Dataset excerpts:
^^^^^^^^

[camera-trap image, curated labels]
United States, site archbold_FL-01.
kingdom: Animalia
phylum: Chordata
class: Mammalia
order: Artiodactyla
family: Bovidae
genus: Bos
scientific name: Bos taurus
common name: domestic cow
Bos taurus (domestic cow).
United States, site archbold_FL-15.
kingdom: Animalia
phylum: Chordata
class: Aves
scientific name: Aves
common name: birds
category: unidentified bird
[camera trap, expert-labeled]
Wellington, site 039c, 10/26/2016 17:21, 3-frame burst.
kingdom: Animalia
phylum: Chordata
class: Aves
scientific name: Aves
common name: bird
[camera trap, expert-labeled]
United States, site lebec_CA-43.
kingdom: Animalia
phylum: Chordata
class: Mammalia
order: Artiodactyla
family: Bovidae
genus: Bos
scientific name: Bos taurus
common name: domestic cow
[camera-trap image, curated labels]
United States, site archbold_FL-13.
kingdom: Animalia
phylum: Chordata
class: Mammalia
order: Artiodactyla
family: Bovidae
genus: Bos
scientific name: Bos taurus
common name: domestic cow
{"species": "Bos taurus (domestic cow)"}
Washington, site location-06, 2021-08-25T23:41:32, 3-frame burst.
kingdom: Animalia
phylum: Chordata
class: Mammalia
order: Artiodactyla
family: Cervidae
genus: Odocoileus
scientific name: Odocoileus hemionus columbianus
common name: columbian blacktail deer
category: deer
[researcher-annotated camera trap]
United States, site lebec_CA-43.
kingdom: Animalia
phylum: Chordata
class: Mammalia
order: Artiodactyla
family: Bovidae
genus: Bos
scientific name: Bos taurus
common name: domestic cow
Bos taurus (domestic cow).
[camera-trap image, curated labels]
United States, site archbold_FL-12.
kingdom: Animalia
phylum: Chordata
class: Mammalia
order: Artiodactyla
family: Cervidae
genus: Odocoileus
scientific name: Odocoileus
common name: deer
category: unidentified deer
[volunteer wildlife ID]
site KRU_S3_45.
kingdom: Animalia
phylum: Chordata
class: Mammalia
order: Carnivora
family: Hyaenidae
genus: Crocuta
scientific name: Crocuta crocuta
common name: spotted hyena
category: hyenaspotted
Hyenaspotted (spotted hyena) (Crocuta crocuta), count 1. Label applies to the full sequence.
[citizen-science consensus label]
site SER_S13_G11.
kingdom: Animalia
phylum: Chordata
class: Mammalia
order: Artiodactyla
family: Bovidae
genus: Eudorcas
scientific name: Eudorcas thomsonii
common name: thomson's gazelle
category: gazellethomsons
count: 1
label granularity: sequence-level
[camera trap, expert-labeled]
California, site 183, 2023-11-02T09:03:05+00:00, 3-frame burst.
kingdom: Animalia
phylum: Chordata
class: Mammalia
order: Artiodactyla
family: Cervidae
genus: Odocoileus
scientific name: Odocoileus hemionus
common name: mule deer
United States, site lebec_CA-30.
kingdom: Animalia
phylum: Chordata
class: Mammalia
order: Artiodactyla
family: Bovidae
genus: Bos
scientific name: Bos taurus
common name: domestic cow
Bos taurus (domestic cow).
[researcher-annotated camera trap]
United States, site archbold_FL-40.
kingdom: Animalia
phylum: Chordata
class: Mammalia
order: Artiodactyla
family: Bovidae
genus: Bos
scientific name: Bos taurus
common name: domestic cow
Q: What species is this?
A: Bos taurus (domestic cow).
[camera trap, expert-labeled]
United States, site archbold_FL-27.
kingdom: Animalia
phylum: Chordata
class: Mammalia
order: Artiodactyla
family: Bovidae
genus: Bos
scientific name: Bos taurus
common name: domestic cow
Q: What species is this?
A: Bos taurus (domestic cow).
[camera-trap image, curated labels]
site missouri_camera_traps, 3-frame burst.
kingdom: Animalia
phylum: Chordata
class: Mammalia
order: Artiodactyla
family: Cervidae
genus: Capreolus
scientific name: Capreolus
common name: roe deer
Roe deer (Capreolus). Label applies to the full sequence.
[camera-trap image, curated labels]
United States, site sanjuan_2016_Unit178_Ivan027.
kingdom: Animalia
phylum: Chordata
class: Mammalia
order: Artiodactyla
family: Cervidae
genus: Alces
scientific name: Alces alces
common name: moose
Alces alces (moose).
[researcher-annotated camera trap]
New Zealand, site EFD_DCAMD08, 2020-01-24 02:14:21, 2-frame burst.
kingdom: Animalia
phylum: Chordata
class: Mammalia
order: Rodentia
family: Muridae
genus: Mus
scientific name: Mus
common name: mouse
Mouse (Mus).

^^^^^^^^

Aim of the task:
Lines holding the word "United": say how many there are in the data, and nothing more.

Completed task:
10